Scott Hendrickson

No. 59, 63
- Position: Offensive lineman

Personal information
- Born: January 25, 1970 (age 56) Brandon, Manitoba, Canada
- Listed height: 6 ft 3 in (1.91 m)
- Listed weight: 275 lb (125 kg)

Career information
- High school: Sahuaro (Tucson, Arizona, U.S.)
- College: Minnesota
- CFL draft: 1992: 2nd round, 15th overall pick

Career history
- Saskatchewan Roughriders (1992–1997); BC Lions (1998–2000);

= Scott Hendrickson =

Canadian football player (born 1970)

Scott Hendrickson (born January 25, 1970) is a Canadian former professional football player who was an offensive lineman for nine seasons in the Canadian Football League (CFL) with the Saskatchewan Roughriders and BC Lions. He played college football at the University of Minnesota.

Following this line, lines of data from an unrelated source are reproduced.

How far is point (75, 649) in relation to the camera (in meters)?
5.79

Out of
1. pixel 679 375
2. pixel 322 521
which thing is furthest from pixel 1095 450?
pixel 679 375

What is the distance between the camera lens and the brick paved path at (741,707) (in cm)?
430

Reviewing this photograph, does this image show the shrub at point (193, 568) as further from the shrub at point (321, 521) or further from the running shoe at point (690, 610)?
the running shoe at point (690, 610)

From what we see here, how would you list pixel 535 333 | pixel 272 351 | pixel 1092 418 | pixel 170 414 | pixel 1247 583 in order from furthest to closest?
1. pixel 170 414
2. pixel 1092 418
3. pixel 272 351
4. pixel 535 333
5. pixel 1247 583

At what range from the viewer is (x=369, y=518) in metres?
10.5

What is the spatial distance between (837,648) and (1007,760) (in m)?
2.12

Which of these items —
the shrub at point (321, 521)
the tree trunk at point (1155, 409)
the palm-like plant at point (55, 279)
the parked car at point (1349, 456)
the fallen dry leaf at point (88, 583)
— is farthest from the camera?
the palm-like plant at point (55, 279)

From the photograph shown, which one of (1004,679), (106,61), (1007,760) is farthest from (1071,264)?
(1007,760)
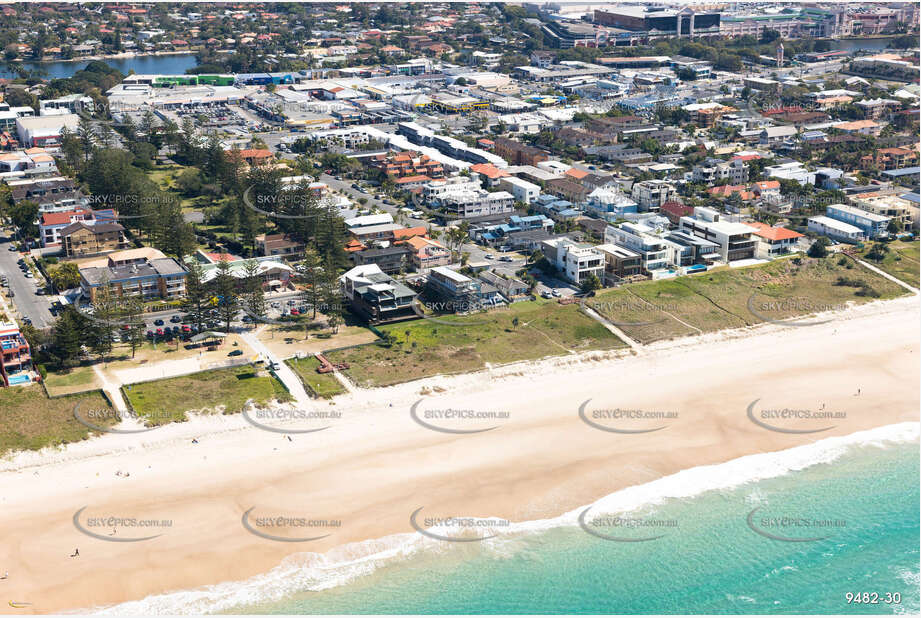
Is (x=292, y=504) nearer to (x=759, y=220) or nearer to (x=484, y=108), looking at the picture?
(x=759, y=220)

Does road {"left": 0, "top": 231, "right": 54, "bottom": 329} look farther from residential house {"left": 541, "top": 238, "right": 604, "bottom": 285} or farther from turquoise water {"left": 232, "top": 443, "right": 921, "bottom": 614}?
residential house {"left": 541, "top": 238, "right": 604, "bottom": 285}

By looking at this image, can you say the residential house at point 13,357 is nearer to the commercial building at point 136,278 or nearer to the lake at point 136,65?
the commercial building at point 136,278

==Early life and college==
Scott Hendrickson was born on January 25, 1970, in Brandon, Manitoba. He attended Sahuaro High School in Tucson, Arizona.

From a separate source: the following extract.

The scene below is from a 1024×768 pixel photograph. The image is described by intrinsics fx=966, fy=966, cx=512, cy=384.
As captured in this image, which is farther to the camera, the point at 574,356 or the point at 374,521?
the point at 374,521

Hendrickson played college football for the Minnesota Golden Gophers of the University of Minnesota with his brother Craig Hendrickson. He was redshirted in 1988. Although he was on the main roster from 1989 to 1991, he only earned a letter in 1990. Hendrickson played multiple offensive line positions in college. He was the team's starting center for part of the 1991 season, but did not earn a letter. On November 23, 1991, Hendricksom was involved in an on-field fight with Iowa Hawkeyes defensive lineman Mike Wells. Hendrickson skipped his senior year to play in the Canadian Football League (CFL). He majored in sociology and youth studies in college.

==Professional career==
Hendrickson was selected by the Saskatchewan Roughriders in the second round, with the 15th overall pick, of the 1992 CFL draft. He dressed in 16 games, including one start at center and one at offensive guard, as a rookie in 1992. He also played on special teams. In 1993, Hendrickson was a starter on the offensive line with his brother Craig. Scott started all 18 games during the 1993 season as Saskatchewan went 11–7 and lost in the Western semifinal to the Edmonton Eskimos by a score of 51–13. He dressed in all 18 games for the second straight year in 1994, and was twice named the CFL lineman of the week. Saskatchewan finished the 1994 season 11—7 for the second consecutive year, and also lost in the Western semifinal for the second consecutive year. Hendrickson dressed in 17 games, all starts at guard, in 1995 as the Roughriders finished 6–12. He dressed in 15 games, missing three due to an ankle injury, in 1996 as the Roughriders went 5–13. Hendrickson dressed in 13 of 18 games in 1997. He lost his starting job after suffering another ankle injury. Saskatchewan finished the 1997 season with a losing record at 8–10 but ended up advancing to the 85th Grey Cup, where they lost to the Toronto Argonauts 47–23. He dressed in 97 games overall for the Roughriders from 1992 to 1997. He became a free agent after the 1997 season.

Hendrickson signed with the BC Lions of the CFL on March 3, 1998. Scott dressed in all 18 games for the Lions in 1998 as the team finished 9–9 and lost in the Western semifinal to the Eskimos. Hendrickson only dressed in two games in 1999 before suffering a season ending-knee injury. He reunited with his brother Craig on the Lions in 2000. Scott dressed in 12 games in 2000 before retiring in October to take a job with the Vancouver Fire and Rescue Services. He had previously attended fire college in Kentucky during the offseason.

Hendrickson finished his CFL career with 129 games dressed, nine defensive tackles, two special teams tackles, and one reception on one target for a one-yard touchdown.

==Personal life==
Hendrickson's father, Lefty, played in the CFL as well. As of 2022, Scott was working as a firefighter.